According to officials, it is relatively common for detonators to decompose to the point where the bomb sets itself off.
During the Second World War, both German and Allied forces engaged in large-scale civilian bombing.
The US and British air forces alone were responsible for dumping 2.4 million tonnes (2.7 million tons) of bombs on Europe between 1940 and 1945, half of which landed in Germany. And it is estimated 410,000 German civilians were killed as a result, with a jaw-dropping 13,536 people dying (on average) every month between July 1944 and January 1945.
The purpose of these ruthless campaigns was to damage enemy morale and destroy key points of transportation and industry, and by the time peace was declared in 1945, much of the country’s industrial centers had been crippled, and many of its towns and cities ruined. The Medieval town of Jülich suffered some of the most intense batterings, with 97 percent of the town lost to bombing in 1944 and the remaining 3 percent destroyed after three months of fighting (December 1944 to February 1945).

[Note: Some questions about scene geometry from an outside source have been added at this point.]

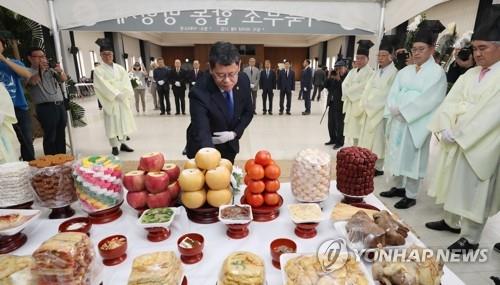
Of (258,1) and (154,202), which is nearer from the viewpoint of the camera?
(154,202)

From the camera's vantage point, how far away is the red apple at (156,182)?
1.21m

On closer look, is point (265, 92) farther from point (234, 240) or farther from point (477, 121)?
point (234, 240)

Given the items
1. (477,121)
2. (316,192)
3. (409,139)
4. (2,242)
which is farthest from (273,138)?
(2,242)

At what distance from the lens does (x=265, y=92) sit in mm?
8953

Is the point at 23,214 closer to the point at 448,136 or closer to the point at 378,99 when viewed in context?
the point at 448,136

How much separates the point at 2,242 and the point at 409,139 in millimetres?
3059

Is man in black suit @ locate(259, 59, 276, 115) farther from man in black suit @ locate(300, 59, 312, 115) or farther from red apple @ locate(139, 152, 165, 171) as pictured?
red apple @ locate(139, 152, 165, 171)

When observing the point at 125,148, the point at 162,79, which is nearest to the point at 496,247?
the point at 125,148

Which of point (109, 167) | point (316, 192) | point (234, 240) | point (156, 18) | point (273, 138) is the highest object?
point (156, 18)

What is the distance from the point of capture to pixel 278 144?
5371 mm

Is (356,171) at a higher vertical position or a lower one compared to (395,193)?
higher

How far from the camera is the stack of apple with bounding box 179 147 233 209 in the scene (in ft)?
3.91

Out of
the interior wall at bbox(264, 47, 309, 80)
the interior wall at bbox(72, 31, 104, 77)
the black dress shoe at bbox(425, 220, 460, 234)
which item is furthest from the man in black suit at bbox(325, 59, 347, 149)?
the interior wall at bbox(264, 47, 309, 80)

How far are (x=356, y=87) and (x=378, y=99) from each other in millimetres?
725
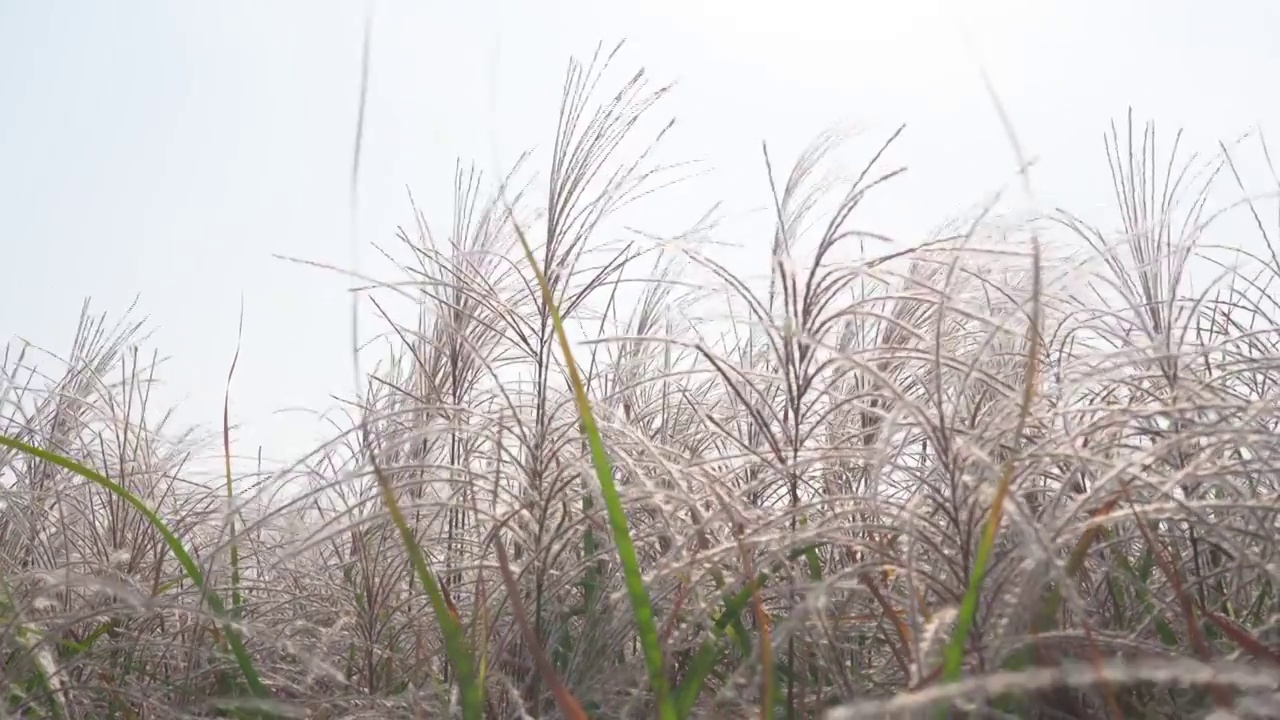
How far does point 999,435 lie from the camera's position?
3.72 feet

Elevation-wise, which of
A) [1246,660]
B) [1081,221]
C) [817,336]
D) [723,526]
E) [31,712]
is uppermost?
[1081,221]

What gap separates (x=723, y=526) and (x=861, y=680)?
28 centimetres

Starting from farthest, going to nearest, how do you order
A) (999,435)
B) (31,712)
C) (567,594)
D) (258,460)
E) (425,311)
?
(258,460)
(425,311)
(31,712)
(567,594)
(999,435)

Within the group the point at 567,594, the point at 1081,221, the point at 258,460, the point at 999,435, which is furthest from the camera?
the point at 258,460

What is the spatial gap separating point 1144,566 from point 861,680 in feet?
1.57

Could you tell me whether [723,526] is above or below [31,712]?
above

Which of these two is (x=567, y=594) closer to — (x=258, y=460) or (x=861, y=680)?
(x=861, y=680)

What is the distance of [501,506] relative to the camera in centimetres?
150

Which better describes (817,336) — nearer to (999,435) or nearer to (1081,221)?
(999,435)

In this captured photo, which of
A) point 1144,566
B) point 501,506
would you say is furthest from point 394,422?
point 1144,566

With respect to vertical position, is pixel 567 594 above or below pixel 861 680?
above

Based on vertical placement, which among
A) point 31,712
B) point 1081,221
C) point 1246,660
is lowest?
point 1246,660

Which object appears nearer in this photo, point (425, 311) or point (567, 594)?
point (567, 594)

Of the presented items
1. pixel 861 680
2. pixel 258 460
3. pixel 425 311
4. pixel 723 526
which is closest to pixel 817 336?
pixel 723 526
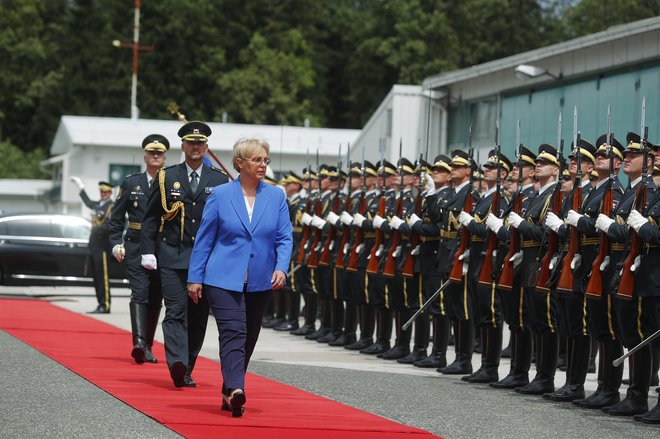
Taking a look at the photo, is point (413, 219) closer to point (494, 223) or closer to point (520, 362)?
point (494, 223)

Peace was declared 70+ years ago and yet there are still thousands of tons of undetonated bombs hiding in Germany. Indeed, it is thought that up to 10 percent of bombs dropped failed to explode, with some 1,800 tonnes (2,000 tons) of unexploded munitions discovered every year – keeping German bomb disposal squads in high demand.
The bomb detonation in Ahlbach is just the latest WW2 bomb to make headlines. Just last month, two unexploded devices (one in Kingston, one near the Isle of White) were found in the UK. Another in Frankfurt, Germany, was also found earlier this year. While back in 2013, 20,000 people had to be evacuated from the German city of Dortmund due to a newly discovered unexploded 1,800-kilogram (4,000-pound) bomb.
There are even cases of people taking them home as “souvenirs”.
The good news is that these bombs are unlikely to explode – but as this latest incident shows, that should not be taken for granted. If found, they should be disposed of safely and professionally by trained experts.